COMPITO RICHIESTO:
Esprimi come CSV a due colonne, testo e risposta, tutti i record dalla riga che contiene "Is point 303,191" giù fino all'ultimo record, estremi inclusi. Metti una riga per record, con il testo e la risposta ciascuno in un unico campo tra virgolette e gli a capo sostituiti da spazi.

RECORD DEL DATASET:
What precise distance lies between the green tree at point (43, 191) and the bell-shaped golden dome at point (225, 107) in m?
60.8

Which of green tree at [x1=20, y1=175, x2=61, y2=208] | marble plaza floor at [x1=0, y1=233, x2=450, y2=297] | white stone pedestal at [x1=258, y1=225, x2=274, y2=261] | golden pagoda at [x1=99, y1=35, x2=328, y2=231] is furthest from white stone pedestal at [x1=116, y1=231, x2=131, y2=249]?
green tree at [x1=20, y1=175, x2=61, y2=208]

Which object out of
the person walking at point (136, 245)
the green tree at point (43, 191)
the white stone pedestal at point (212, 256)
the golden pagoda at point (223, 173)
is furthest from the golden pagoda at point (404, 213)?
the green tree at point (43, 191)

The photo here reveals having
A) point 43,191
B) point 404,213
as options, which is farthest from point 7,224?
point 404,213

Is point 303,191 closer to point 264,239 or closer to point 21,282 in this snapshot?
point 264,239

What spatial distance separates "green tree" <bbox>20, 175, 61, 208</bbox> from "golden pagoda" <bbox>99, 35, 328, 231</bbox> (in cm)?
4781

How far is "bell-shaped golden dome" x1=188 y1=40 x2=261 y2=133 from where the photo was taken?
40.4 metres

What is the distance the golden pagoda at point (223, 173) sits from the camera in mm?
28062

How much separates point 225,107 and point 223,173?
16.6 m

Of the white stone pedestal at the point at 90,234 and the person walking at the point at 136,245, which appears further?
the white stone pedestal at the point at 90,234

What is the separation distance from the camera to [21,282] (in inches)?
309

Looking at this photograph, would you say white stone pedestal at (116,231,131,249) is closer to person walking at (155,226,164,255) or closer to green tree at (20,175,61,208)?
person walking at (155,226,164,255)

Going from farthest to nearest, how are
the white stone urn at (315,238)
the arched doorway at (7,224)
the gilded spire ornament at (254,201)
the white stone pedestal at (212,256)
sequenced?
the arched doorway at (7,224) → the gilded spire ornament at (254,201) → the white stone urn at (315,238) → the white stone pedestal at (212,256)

RISULTATO DEL COMPITO:
testo,risposta
"Is point 303,191 closer to point 264,239 or closer to point 21,282 in this snapshot?","point 264,239"
"What spatial distance separates ""green tree"" <bbox>20, 175, 61, 208</bbox> from ""golden pagoda"" <bbox>99, 35, 328, 231</bbox> (in cm)?","4781"
"How far is ""bell-shaped golden dome"" x1=188 y1=40 x2=261 y2=133 from where the photo was taken?","40.4 metres"
"What is the distance the golden pagoda at point (223, 173) sits from the camera in mm?","28062"
"How much separates point 225,107 and point 223,173?","16.6 m"
"Of the white stone pedestal at the point at 90,234 and the person walking at the point at 136,245, which appears further?","the white stone pedestal at the point at 90,234"
"What is the separation distance from the camera to [21,282] (in inches)?","309"
"Looking at this photograph, would you say white stone pedestal at (116,231,131,249) is closer to person walking at (155,226,164,255) or closer to green tree at (20,175,61,208)?","person walking at (155,226,164,255)"
"Going from farthest to nearest, how are the white stone urn at (315,238) the arched doorway at (7,224) the gilded spire ornament at (254,201) the white stone pedestal at (212,256) sequenced?","the arched doorway at (7,224) → the gilded spire ornament at (254,201) → the white stone urn at (315,238) → the white stone pedestal at (212,256)"